Task: Express the records as a Markdown table with columns "n" and "Line", numbering each row and leaving out blank lines, starting at the line that contains "Looking at this" and ending at the end of the records. Include only those lines.

--- Begin ---

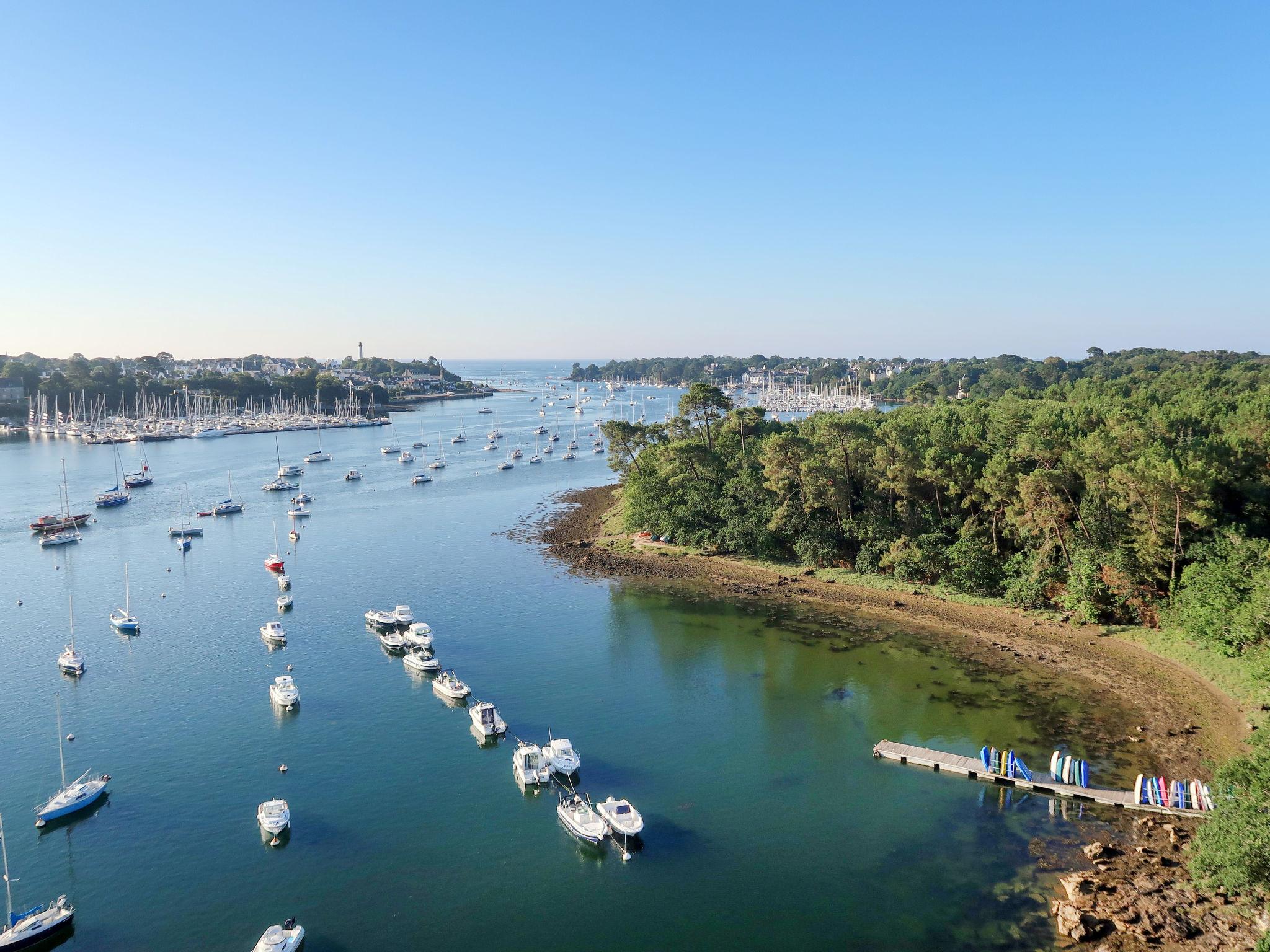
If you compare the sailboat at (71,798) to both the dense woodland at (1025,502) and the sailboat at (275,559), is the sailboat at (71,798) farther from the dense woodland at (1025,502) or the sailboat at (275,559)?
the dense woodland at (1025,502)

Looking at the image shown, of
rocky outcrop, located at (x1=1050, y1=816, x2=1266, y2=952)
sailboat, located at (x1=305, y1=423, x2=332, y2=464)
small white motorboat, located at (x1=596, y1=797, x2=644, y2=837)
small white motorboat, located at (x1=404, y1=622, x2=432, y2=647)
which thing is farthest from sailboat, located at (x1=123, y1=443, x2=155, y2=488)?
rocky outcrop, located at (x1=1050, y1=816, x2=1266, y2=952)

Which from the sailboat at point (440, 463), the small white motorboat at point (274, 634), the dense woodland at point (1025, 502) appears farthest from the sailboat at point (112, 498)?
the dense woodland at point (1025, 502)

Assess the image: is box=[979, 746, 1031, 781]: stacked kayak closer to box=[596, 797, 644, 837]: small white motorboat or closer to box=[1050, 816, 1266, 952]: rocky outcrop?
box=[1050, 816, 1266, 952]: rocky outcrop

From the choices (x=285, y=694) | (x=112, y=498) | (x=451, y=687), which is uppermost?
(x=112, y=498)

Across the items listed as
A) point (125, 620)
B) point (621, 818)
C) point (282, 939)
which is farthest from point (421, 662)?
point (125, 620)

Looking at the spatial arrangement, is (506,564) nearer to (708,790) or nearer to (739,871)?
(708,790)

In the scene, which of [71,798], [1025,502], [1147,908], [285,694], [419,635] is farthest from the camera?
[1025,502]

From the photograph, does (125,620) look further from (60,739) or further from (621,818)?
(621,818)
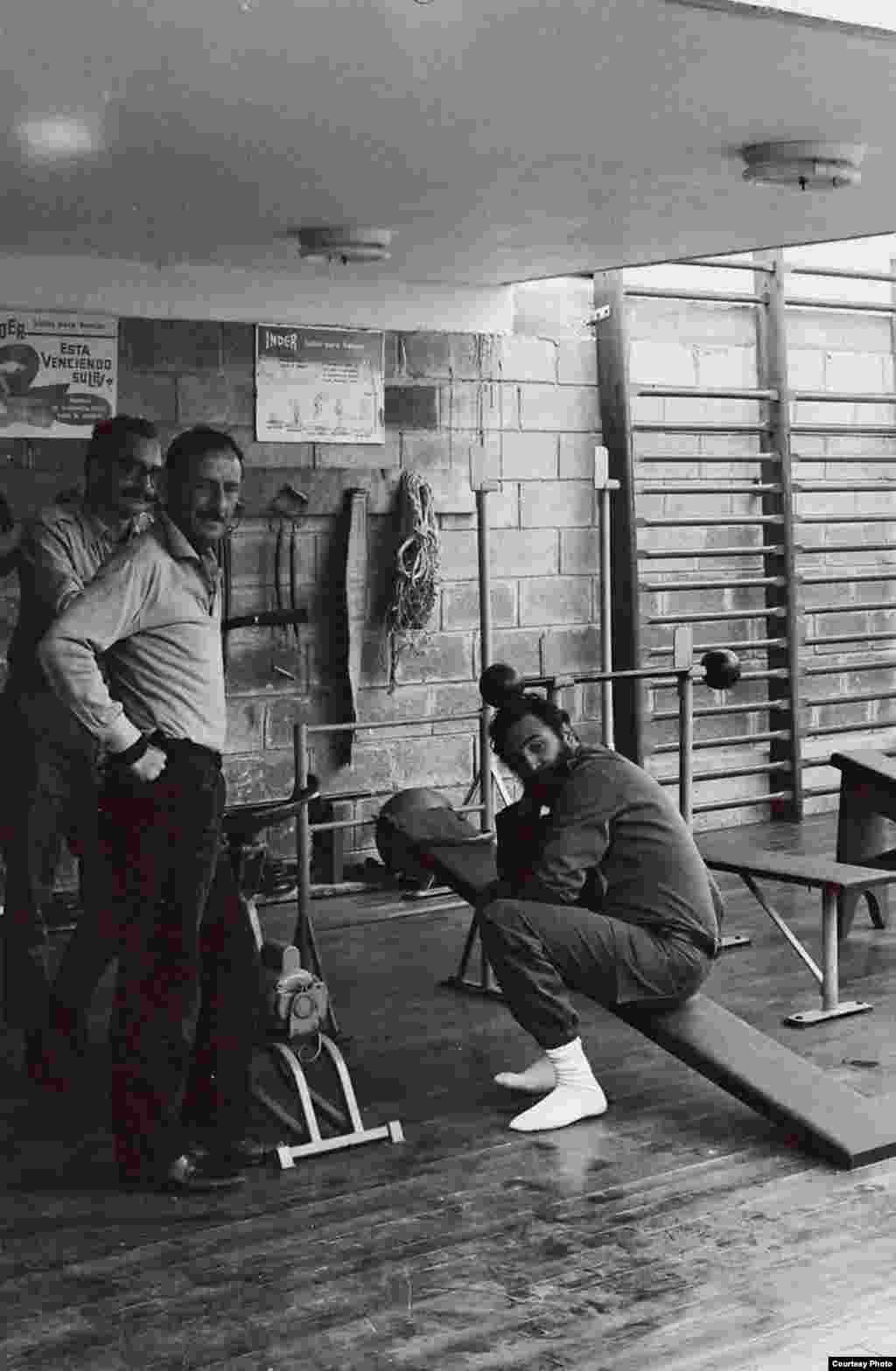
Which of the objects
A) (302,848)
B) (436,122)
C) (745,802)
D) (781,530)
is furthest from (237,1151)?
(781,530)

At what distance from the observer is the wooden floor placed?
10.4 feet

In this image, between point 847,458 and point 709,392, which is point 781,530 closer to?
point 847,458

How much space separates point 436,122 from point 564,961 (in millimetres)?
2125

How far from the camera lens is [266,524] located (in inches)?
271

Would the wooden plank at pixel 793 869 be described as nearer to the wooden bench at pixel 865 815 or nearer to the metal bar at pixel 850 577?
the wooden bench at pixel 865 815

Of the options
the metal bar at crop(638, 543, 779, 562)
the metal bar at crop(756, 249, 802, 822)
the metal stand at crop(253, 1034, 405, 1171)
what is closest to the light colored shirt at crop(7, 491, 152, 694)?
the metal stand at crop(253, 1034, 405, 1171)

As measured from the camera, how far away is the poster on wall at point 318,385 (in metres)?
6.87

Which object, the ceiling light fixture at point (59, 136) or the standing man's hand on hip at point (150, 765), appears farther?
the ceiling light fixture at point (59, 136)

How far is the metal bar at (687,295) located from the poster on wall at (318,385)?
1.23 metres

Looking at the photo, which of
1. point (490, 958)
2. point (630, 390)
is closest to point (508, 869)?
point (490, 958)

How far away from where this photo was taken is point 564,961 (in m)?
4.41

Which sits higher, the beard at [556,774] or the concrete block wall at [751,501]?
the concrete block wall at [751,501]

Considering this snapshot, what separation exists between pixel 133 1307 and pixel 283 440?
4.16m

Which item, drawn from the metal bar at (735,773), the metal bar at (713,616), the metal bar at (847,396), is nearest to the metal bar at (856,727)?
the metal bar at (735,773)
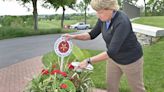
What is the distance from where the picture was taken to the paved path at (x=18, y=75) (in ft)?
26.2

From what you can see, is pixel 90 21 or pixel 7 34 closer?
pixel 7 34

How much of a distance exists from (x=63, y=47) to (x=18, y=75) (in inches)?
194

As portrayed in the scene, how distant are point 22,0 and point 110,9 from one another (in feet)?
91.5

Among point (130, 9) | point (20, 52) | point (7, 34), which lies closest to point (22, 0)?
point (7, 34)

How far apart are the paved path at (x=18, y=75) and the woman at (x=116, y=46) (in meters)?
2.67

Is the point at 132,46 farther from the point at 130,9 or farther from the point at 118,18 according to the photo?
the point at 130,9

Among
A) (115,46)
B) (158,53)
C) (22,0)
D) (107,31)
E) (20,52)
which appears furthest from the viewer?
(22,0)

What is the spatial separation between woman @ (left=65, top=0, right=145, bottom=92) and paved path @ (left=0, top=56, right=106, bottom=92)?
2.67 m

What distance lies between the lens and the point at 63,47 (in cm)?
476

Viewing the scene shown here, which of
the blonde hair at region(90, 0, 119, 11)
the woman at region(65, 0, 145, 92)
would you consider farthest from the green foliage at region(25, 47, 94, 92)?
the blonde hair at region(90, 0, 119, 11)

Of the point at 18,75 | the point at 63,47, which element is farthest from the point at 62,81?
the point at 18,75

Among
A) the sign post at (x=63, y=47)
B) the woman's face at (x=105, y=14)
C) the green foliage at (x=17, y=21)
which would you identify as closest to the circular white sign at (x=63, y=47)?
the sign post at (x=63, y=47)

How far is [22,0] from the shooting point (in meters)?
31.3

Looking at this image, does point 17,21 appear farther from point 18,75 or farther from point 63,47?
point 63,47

--- End ---

Exercise solution:
| n | Line |
|---|---|
| 1 | Looking at this image, does point 17,21 appear farther from point 18,75 or farther from point 63,47? |
| 2 | point 63,47 |